**Your instructions:** In the material below, replace "Page" with "Panel" and write out every line again with nothing else changed. Leave the pictures out of your answer.

----------

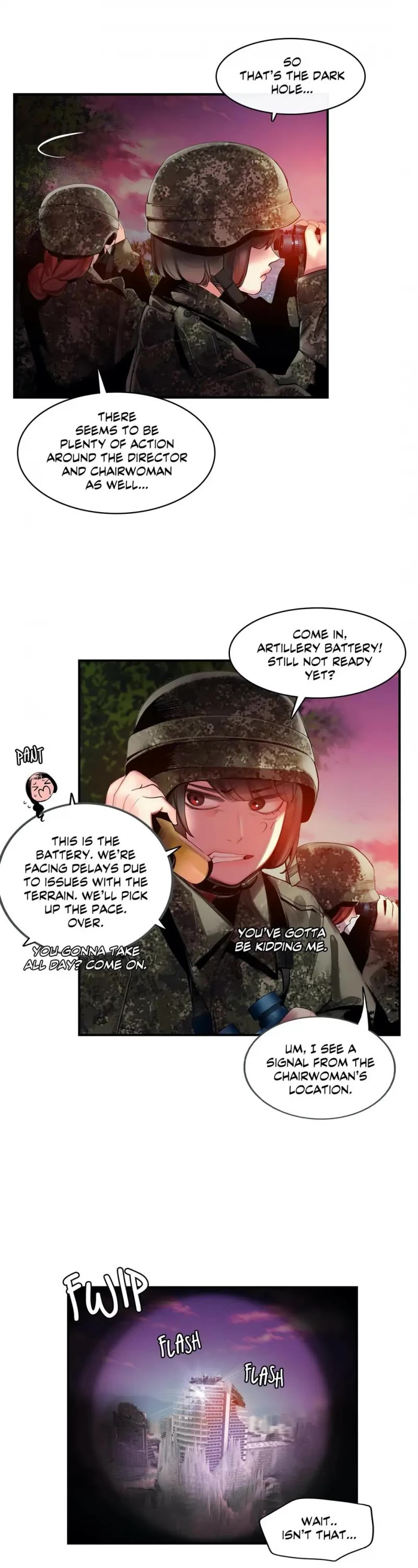 Lilith’s Cord Chapter 87 - Page 22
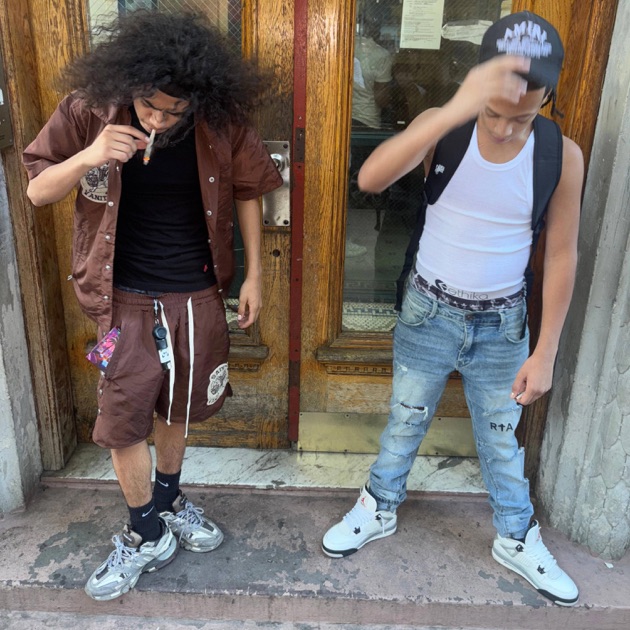 Ybillz X Babyglo X JJ6ix X ZdottyEbk (Deeper Then Rap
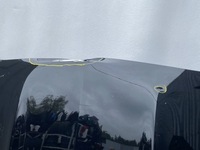 фото thumb №5, Mercedes c klasa w206 капот крышка двигателя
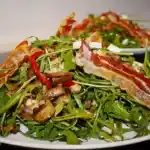 Rucola Salat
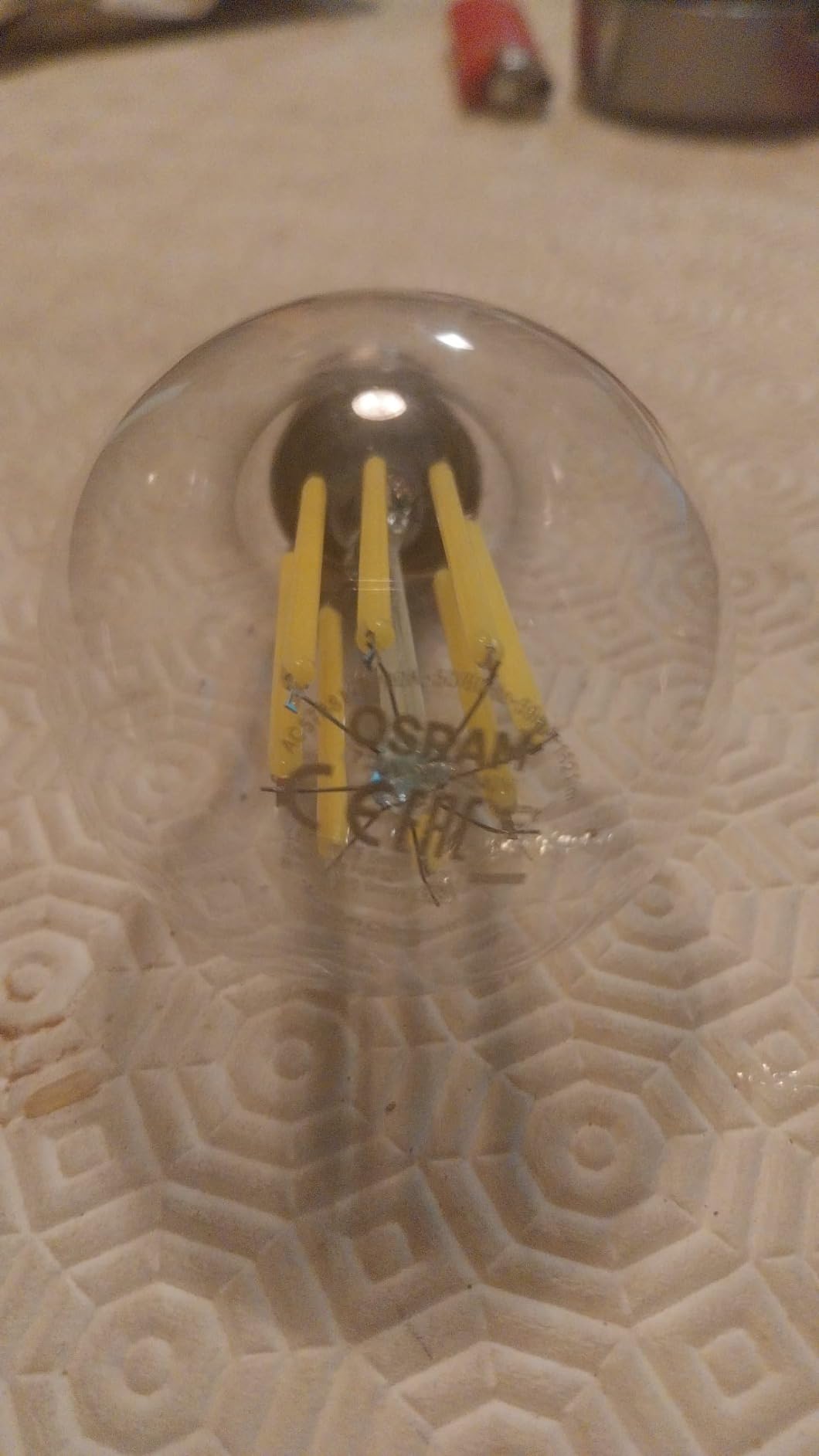 OSRAM SMART+ Filament LED-Birne E27 100W 5er-Pack warmweiß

----------

**Result of the task:**
 Lilith’s Cord Chapter 87 - Panel 22
 Ybillz X Babyglo X JJ6ix X ZdottyEbk (Deeper Then Rap
 фото thumb №5, Mercedes c klasa w206 капот крышка двигателя
 Rucola Salat
 OSRAM SMART+ Filament LED-Birne E27 100W 5er-Pack warmweiß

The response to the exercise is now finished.